Full-Time Sr. HPC Consultant
Burwood Group, Inc is hiring a remote Full-Time Sr. HPC Consultant. The career level for this job opening is Expert and is accepting Chicago, IL based applicants remotely. Read complete job description before applying.
Burwood Group, Inc
Job Title
Posted
Career Level
Career Level
Locations Accepted
Salary
Share
Job Details
We are seeking a highly motivated and skilled High-Performance Computing (HPC) Consultant to join our team and support cutting-edge research and innovation. The ideal candidate will have a strong background in managing HPC resources (preferably within a higher education setting). This role will help drive the maturity of HPC offerings and services capabilities in the cloud, with a preference for experience with Slurm and Google Cloud Platform.

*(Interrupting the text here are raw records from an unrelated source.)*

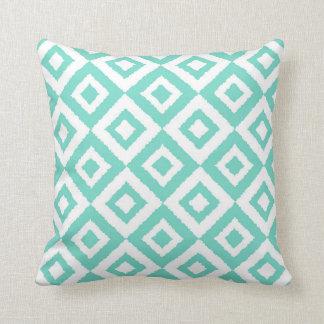 Ikat esquadrou o travesseiro decorativo de almofada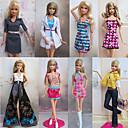 8 piezas de la muñeca de Barbie princesa dulce urbana del estilo del ocio de vestuario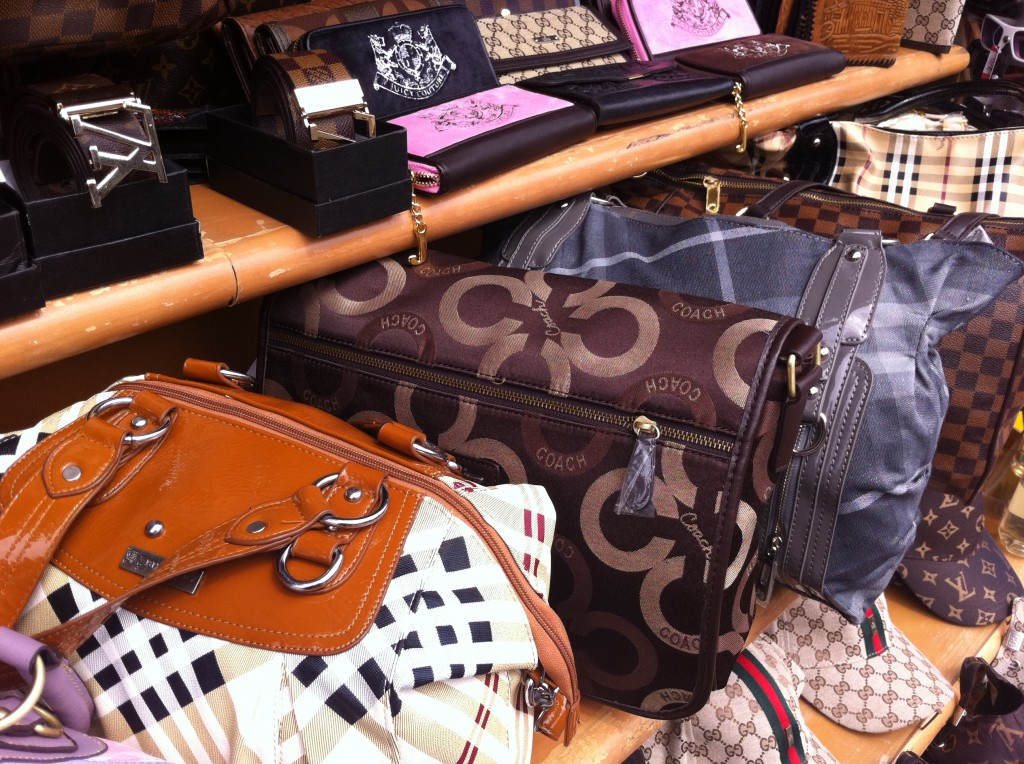 purses at la bufadora market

Working with other team members, you will help drive maturity in our offerings and services for all aspects of HPC for large-scale distributed cloud-powered computing.
Responsibilities include:
- Supporting clients by designing, implementing, and improving proprietary libraries and machine-learning pipelines
- Leveraging modern computer architecture to improve throughput or reduce costs
- Identifying compute waste and IO bottlenecks and delivering cost-efficient solutions at scale
- Establishing relationships with customers, assisting them with technical solutions and solving problems
- Delivering value through project work and exceptional operational support to customers
- Maintaining awareness and leveraging the newest technologies, primarily from Google Cloud Platform, but also AWS
Skills Required:
- Expert-level Linux/Unix Administration
- Deep knowledge of at least one major workload manager (Slurm highly preferred)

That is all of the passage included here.